Liam referma la porte du local derrière lui. C'était dans cette pièce qu'était publié le Sundry, journal de Havenly High. Celui-ci était publié de façon totalement aléatoire, c'est-à-dire qu'il paraissait sans aucune régularité. Le local ressemblait d'ailleurs à un placard à balai plus qu'autre chose : l'espace était si réduit que seule une table, qui faisait office de bureau, tenait dans l'un des angles de la pièce. Non loin, une imprimante qui avait connu des jours meilleurs ne donnait aucun signe de vie. Elle était cependant reliée par un gros câble à un ordinateur d'une autre génération qui trônait sur la table. Sur les murs, différentes coupures de presse étaient placardées ensemble. Quelqu'un avait écrit sur certaines d'entre elles, reliant au feutre indélébile différents articles entre eux. À côté du collage, la grande aiguille d'un cadran recouvert de poussière pointait vers le douze.

— C'est un truc de fou ! reprit Liam dont la voix trahissait l'excitation.

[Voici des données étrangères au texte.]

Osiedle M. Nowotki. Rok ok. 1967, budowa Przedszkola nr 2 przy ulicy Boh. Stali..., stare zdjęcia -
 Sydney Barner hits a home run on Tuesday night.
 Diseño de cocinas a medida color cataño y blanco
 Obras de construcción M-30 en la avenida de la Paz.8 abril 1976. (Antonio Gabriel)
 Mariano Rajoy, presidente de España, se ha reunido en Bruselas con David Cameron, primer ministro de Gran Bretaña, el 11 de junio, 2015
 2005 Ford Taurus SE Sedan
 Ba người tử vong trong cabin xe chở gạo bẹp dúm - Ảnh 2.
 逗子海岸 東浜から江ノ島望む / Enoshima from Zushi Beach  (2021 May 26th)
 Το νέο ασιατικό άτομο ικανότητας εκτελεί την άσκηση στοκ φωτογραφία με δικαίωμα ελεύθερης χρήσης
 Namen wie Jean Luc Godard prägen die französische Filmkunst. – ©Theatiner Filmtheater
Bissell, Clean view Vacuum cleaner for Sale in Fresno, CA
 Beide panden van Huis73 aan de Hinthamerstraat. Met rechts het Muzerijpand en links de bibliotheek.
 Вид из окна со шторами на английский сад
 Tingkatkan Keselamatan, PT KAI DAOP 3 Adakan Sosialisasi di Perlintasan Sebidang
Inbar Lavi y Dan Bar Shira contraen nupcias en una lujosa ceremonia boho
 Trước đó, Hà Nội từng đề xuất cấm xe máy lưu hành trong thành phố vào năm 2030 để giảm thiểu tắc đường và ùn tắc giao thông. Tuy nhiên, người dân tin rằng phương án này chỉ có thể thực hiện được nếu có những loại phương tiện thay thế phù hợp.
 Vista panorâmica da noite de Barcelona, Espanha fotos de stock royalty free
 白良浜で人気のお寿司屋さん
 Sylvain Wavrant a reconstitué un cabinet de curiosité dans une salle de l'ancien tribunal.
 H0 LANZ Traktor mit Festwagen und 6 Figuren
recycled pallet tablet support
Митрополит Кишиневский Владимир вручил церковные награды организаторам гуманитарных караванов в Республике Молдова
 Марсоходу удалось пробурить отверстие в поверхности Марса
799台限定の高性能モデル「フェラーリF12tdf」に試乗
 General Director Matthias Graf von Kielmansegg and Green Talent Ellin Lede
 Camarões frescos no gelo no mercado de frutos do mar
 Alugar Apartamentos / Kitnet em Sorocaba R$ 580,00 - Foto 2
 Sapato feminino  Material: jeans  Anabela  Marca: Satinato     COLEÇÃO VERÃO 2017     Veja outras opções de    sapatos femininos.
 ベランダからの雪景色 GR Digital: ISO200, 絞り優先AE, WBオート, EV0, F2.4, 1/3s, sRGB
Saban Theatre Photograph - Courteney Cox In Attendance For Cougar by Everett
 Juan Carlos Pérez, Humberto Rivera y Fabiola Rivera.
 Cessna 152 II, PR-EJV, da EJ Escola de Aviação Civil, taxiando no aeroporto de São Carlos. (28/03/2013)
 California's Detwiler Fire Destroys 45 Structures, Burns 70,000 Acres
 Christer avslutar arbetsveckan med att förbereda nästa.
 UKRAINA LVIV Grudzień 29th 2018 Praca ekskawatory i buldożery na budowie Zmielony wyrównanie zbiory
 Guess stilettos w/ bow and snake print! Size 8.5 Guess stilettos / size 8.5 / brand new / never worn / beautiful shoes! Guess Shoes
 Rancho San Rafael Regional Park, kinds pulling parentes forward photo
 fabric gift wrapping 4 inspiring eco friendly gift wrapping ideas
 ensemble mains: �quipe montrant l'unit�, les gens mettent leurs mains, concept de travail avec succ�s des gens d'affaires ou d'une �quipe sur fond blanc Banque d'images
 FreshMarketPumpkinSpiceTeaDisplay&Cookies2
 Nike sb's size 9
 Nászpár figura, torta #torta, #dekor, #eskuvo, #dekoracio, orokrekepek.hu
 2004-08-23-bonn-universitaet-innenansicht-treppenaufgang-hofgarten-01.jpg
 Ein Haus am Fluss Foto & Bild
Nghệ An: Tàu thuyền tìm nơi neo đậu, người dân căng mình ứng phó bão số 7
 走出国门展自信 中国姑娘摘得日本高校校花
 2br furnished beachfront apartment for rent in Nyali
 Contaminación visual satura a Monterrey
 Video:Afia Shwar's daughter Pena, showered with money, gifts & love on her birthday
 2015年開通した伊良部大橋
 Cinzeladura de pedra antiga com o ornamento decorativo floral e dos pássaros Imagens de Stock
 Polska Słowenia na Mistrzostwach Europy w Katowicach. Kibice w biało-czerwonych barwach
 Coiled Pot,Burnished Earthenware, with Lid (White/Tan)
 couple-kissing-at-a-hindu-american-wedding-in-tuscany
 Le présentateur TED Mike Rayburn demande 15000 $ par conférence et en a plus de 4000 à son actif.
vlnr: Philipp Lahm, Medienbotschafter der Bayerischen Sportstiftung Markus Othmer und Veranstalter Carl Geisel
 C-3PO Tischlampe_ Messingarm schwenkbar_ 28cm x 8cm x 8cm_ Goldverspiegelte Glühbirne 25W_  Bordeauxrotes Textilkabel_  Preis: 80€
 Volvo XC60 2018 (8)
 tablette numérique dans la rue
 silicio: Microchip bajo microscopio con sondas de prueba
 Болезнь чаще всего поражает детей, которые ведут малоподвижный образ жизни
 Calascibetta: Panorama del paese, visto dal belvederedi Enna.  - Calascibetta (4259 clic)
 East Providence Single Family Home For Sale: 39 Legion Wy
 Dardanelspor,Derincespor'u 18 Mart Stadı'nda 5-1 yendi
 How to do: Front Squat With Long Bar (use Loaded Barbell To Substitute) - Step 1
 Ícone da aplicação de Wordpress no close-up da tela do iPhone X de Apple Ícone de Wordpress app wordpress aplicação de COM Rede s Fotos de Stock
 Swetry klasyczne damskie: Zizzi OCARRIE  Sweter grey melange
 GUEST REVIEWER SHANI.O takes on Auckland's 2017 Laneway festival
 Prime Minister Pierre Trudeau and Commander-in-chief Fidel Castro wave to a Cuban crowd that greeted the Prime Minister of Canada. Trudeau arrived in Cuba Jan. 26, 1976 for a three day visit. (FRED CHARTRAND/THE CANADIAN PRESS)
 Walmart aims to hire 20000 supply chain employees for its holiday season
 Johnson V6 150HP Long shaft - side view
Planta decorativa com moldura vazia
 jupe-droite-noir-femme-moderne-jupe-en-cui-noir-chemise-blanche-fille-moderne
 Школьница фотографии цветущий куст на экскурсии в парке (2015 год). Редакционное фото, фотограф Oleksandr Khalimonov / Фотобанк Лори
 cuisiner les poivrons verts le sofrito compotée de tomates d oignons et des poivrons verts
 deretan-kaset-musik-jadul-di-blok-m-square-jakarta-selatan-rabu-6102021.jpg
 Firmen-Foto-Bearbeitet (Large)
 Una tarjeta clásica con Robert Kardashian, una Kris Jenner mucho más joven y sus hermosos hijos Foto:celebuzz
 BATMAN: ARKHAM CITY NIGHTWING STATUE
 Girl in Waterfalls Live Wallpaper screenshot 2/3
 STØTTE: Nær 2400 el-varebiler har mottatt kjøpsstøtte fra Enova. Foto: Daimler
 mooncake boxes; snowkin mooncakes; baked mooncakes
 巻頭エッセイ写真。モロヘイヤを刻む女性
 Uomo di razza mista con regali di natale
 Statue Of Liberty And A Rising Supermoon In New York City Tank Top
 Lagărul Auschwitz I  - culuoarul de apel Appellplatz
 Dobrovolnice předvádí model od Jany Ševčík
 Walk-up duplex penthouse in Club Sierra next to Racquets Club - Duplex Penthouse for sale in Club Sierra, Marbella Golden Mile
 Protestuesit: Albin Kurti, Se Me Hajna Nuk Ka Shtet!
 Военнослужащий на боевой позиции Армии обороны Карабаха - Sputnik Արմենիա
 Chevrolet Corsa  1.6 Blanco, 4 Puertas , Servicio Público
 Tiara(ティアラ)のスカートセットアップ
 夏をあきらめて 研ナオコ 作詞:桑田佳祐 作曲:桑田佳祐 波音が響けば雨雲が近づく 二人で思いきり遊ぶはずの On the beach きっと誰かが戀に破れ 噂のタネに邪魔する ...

Il s'installa derrière l'ordinateur le temps de l'allumer, mais au vu de son état, il lui faudrait probablement des heures pour arriver ne serait-ce que sur la page d'accueil.

— C'est ce que je voulais te raconter. En plus de ce que tu sais déjà... répondis-je à voix basse.

J'entamai alors mon récit sur ma rencontre avec Kila, puis celui concernant la marque. Bouche bée, Liam siffla longuement lorsque j'eus finis de lui raconter ce qui s'était passé dans la clairière. Il effectua des petits battements sur un tambour imaginaire, à l'aide de ses doigts. C'était une manie qu'il avait, et qui se manifestait lorsqu'il réfléchissait à fond.

— Eden, dit-il finalement. Je crois que j'ai compris ce qui se passe.

Il croisa les bras sur sa poitrine, puis enchaîna :

— Est-ce que tu as déjà entendu parler des guides spirituels ?

À mon expression, il sut que ce n'était pas le cas. Mais je tenais tout de même à répondre :

— Tu veux dire, genre... des mentors ?

Liam secoua la tête d'un air satisfait. Il se leva et commença à faire les cent pas dans le local : «Non, pas des mentors.
— Accouche, Liam.
— Attends, je t'explique ? Hier, je ne suis pas rentré chez moi directement. J'ai fait un petit détour par la mairie.
— Tu es allé voir ton père ?
— Ouais. Et j'ai trouvé ça aux archives.», répondit-il en sortant de son sac un énorme livre en cuir relié.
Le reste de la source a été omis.